Dalam aturan Indonesia lebih dikenal “karantina kesehatan”. Yang diatur


dalam Undang-Undang (UU) Nomor 6 Tahun 2018 tentang Karantina Kesehatan.
UU tersebut menyebutkan bahwa karantina kesehatan adalah pembatasan aktivitas
keluar masuk orang atau barang sebagai upaya penangkalan penyakit untuk
mencegah kemungkinan penyebarannya ke pihak lain. Karantina tersebut terdiri
dari rumah, rumah sakit, wilayah dan pembatasan sosial berskala besar.

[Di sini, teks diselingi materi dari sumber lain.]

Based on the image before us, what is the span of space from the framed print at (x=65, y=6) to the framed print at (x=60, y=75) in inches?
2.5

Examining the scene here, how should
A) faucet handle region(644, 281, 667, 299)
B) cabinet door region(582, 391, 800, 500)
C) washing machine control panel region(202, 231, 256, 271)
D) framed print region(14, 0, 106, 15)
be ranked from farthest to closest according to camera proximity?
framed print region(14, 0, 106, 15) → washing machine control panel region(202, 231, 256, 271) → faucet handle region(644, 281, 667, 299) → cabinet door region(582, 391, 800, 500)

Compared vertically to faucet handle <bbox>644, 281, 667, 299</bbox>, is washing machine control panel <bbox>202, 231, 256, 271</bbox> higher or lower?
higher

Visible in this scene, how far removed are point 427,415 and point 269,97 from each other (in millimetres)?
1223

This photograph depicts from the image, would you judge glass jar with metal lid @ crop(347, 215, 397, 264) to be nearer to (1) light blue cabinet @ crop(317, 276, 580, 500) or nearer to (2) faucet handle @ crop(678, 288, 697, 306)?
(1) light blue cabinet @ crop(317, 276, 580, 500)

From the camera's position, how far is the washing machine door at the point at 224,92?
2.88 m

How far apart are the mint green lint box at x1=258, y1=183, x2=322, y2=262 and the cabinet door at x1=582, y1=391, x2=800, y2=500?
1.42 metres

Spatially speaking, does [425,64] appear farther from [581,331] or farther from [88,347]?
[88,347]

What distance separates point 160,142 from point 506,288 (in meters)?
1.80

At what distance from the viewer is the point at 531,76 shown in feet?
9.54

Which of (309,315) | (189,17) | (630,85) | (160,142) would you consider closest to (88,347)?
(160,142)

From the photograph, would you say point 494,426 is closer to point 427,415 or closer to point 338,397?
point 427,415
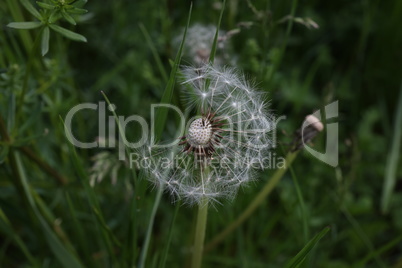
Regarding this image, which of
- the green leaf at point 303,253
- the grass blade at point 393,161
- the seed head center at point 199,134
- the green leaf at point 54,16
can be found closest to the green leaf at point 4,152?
the green leaf at point 54,16

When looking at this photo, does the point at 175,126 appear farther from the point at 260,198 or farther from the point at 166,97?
the point at 166,97

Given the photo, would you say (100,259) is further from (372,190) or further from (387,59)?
(387,59)

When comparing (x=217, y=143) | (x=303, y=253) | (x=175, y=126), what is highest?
(x=175, y=126)

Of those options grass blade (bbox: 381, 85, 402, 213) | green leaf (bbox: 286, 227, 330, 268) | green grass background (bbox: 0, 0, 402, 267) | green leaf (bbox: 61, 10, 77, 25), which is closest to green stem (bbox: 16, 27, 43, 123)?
green grass background (bbox: 0, 0, 402, 267)

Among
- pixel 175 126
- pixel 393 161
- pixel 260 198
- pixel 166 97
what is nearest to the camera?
pixel 166 97

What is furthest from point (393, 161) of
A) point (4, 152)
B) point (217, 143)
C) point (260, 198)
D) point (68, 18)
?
point (4, 152)

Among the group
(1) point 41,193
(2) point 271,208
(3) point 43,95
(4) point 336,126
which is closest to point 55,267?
(1) point 41,193

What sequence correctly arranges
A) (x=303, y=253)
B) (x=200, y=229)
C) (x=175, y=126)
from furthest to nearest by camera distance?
(x=175, y=126) → (x=200, y=229) → (x=303, y=253)
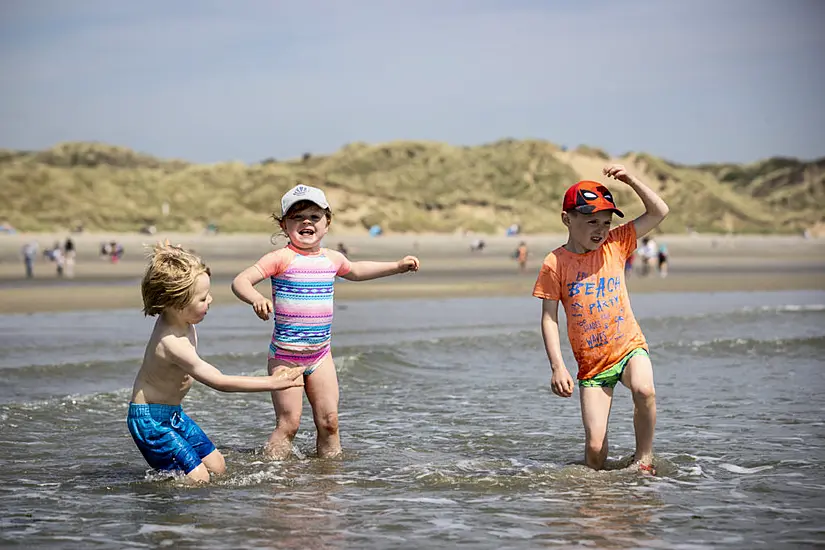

Penetapan karantina kesehatan hanya bisa dilakukan oleh presiden. Pasal 5 ayat
(1) UU Karantina memberikan kewenangan kepada pemerintah pusat untuk
menyelenggarakan karantina kesehatan atau lockdown. Dalam ayat (2)
disebutkan, presiden juga bisa melibatkan pemerintah daerah untuk menetapkan
lockdown. Artinya, penetapan lockdown tidak bisa dikerjakan sendiri oleh
pemerintah. Melainkan juga melibatkan pemerintah daerah. Hal ini penting untuk
tercapainya Kepastian Hukum Kedepannya.